__Textauszug__.
|---|
6. Es ist zu schwierig!

Iwata:

Damals, als „ZombiU“ zunächst als „Killer Freaks“ entstand, habe ich mich gefragt, ob das ein Spiel für Hardcore-Spieler werden sollte. Wie hat sich das Gewicht letztendlich verlagert?

Yves:

Wenn eine neue Konsole auf den Markt kommt, zielen viele Spiele im Allgemeinen auf die Leute ab, die sich die neue Konsole erfahrungsgemäß als Erste anschaffen werden. Unsere Hauptbeweggründe bestanden also darin, ein Spiel zu entwickeln, das schwer zu schaffen ist.

Iwata Asks
Gabrielle:

Wenn man Spieler an ein Spiel fesseln möchte, muss man z. B. dafür sorgen, dass sie stets etwas verlieren können. Ignoriert man diese neue Herausforderung und entwickelt stattdessen einfache Spiele, die kein Können erfordern, werden die Spieler sich schnell langweilen und das Spiel weglegen.

Iwata:

Der wichtigste Aspekt bei Videospielen ist der Drang, es gleich noch mal zu versuchen, wenn man es nicht geschafft hat. Wenn man an einen Punkt gelangt, wo dies unmöglich scheint, verlieren die Spieler das Interesse. Macht man es aber richtig, wollen sie es trotzdem weiter versuchen, auch wenn es schwierig ist.

Guillaume:

Stimmt genau.

Iwata:

Wenn man selbst Schuld ist, dass man verloren hat, und nicht das Spiel, versteht man das und ist eher geneigt, es noch mal zu versuchen, um im Spiel weiter zu kommen. Erreicht man eine schwierige Situation, hat man eher das Gefühl, dass es sich lohnt, sich anzustrengen und sie zu bewältigen. Schlussendlich wird es ein Kampf gegen einen selbst.
|---|
__Deine Aufgaben__.
**a)** Schreibe aus dem Gespräch über schwierige Spiele den Abschnitt von „Wenn man Spieler“ bis „Stimmt genau.“ wortgetreu ab.
**b)** Gib die Datenzeilen vom Anfang bis einschließlich der Zeile mit „broken concrete chunk [428, 1153, 479, 1208]“ erneut aus und setze dabei „photo“ an die Stelle von „image“, ohne sonst etwas zu ändern. Liefere nur diesen Abschnitt und lass die Bilder weg.
|---|
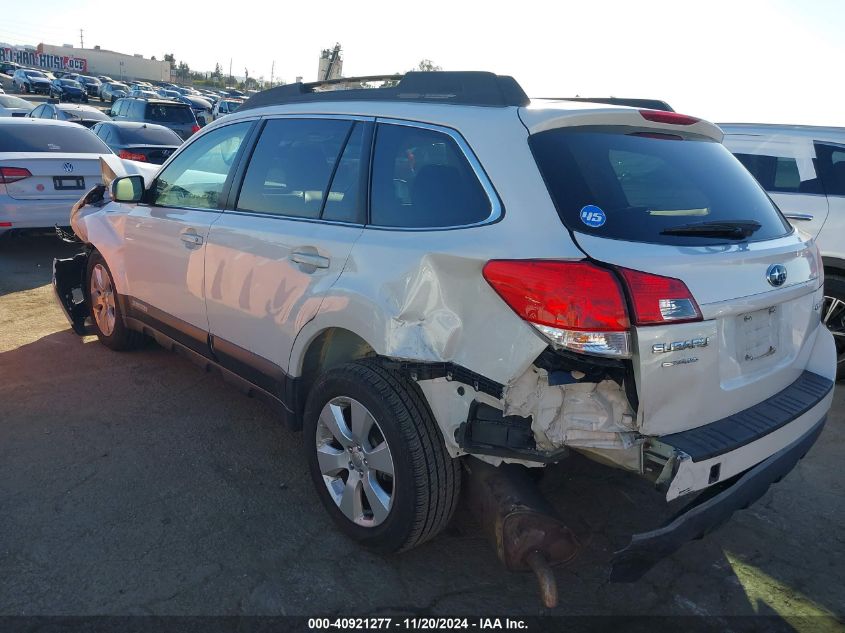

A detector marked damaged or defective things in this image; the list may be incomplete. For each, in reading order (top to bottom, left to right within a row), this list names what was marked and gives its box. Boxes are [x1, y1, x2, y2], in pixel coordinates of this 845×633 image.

broken tail light lens [0, 165, 32, 183]
broken tail light lens [484, 256, 628, 356]
broken tail light lens [616, 266, 704, 326]
rusty exhaust pipe [462, 456, 580, 608]
exposed metal under bumper [608, 414, 828, 584]
detached rear bumper cover [608, 414, 828, 584]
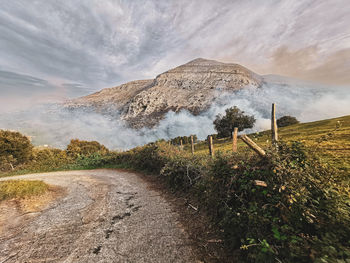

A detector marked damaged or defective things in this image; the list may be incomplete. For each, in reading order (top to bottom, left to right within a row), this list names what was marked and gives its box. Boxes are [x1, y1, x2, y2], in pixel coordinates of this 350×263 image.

road surface cracks [0, 170, 200, 262]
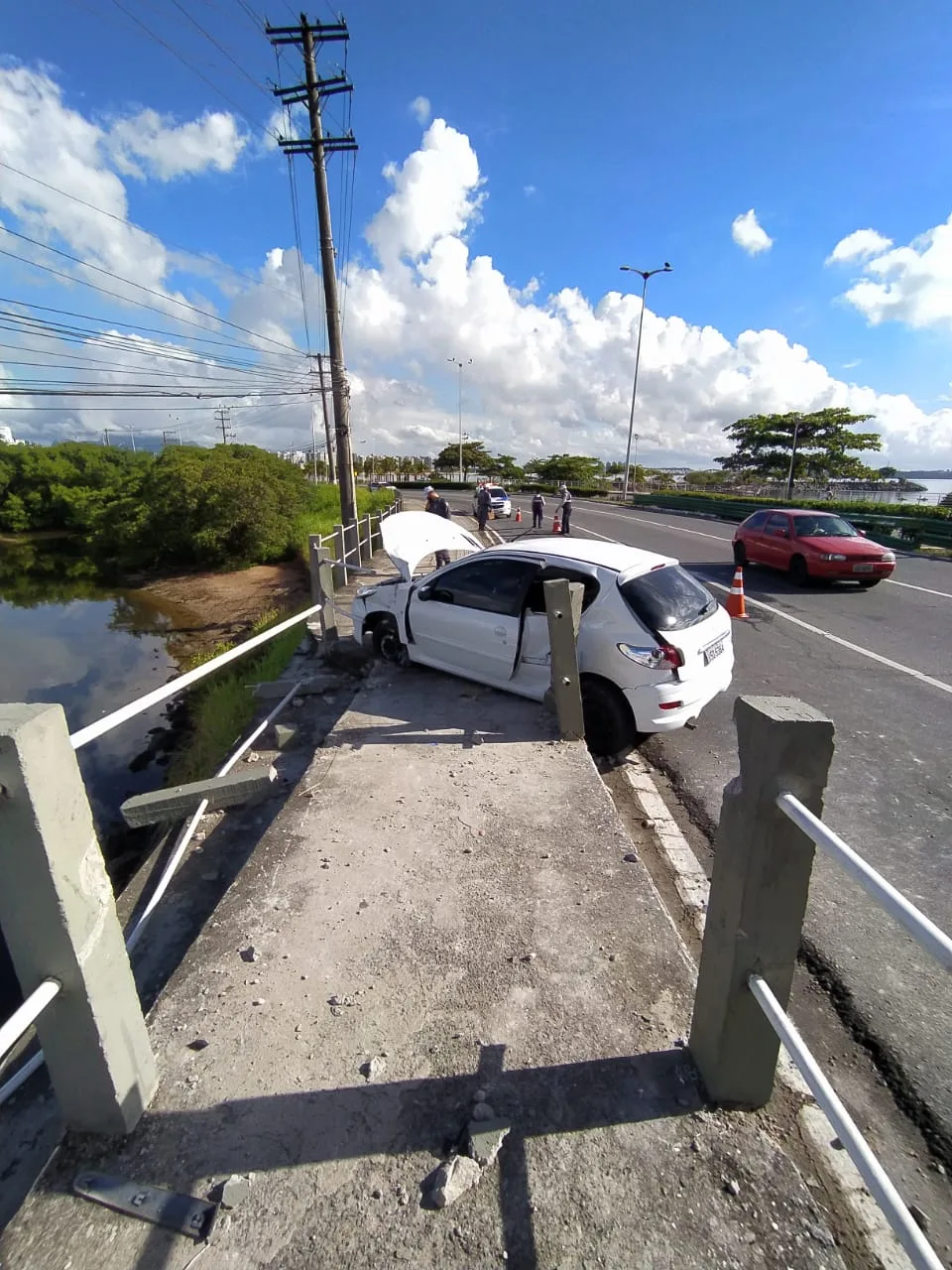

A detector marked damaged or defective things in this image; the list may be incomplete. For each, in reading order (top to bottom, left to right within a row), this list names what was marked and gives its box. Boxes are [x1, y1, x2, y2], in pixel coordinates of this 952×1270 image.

broken concrete chunk [467, 1122, 510, 1168]
broken concrete chunk [428, 1153, 479, 1208]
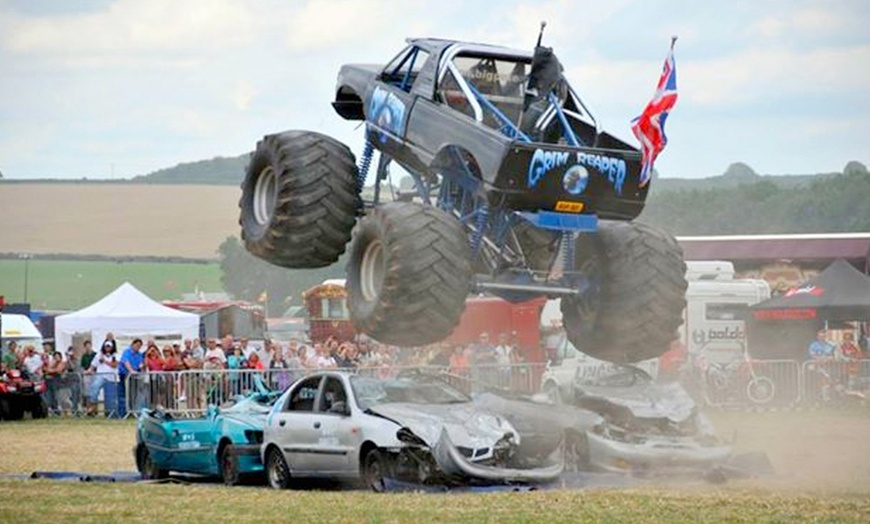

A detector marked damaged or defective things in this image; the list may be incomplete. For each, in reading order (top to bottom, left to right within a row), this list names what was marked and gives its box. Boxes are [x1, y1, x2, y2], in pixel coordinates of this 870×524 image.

crushed teal car [135, 386, 282, 486]
crushed silver car [262, 370, 564, 490]
crushed silver car [568, 364, 732, 474]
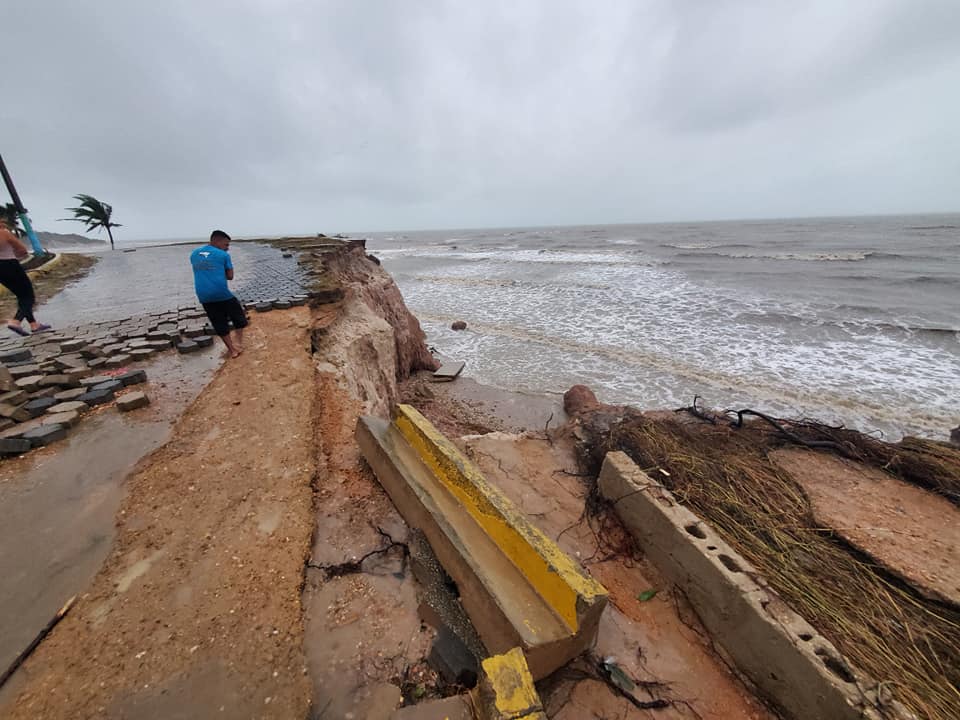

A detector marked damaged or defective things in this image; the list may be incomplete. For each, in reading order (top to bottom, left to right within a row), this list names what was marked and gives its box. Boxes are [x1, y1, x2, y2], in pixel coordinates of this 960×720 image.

broken concrete slab [116, 390, 150, 414]
broken concrete slab [352, 404, 608, 680]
|---|
__Antworten je Aufgabe__.
**a)**
Wenn man Spieler an ein Spiel fesseln möchte, muss man z. B. dafür sorgen, dass sie stets etwas verlieren können. Ignoriert man diese neue Herausforderung und entwickelt stattdessen einfache Spiele, die kein Können erfordern, werden die Spieler sich schnell langweilen und das Spiel weglegen.

Iwata:

Der wichtigste Aspekt bei Videospielen ist der Drang, es gleich noch mal zu versuchen, wenn man es nicht geschafft hat. Wenn man an einen Punkt gelangt, wo dies unmöglich scheint, verlieren die Spieler das Interesse. Macht man es aber richtig, wollen sie es trotzdem weiter versuchen, auch wenn es schwierig ist.

Guillaume:

Stimmt genau.

**b)**
A detector marked damaged or defective things in this photo; the list may be incomplete. For each, in reading order (top to bottom, left to right within a row), this list names what was marked and gives its box. Boxes are [x1, y1, x2, y2], in pixel coordinates of this 845×633 photo.

broken tail light lens [0, 165, 32, 183]
broken tail light lens [484, 256, 628, 356]
broken tail light lens [616, 266, 704, 326]
rusty exhaust pipe [462, 456, 580, 608]
exposed metal under bumper [608, 414, 828, 584]
detached rear bumper cover [608, 414, 828, 584]

A detector marked damaged or defective things in this photo; the list may be incomplete. For each, in reading order (top to bottom, left to right within a row), this list names what was marked and gives its box. Boxes are [x1, y1, x2, y2], in pixel coordinates of this 350×263 photo.

road surface cracks [0, 170, 200, 262]

A detector marked damaged or defective things in this photo; the list may be incomplete. For each, in reading order (top to bottom, left to right within a row), this list names what was marked and gives its box. Boxes are [x1, y1, x2, y2], in pixel coordinates of this 952×1270 photo.

broken concrete chunk [467, 1122, 510, 1168]
broken concrete chunk [428, 1153, 479, 1208]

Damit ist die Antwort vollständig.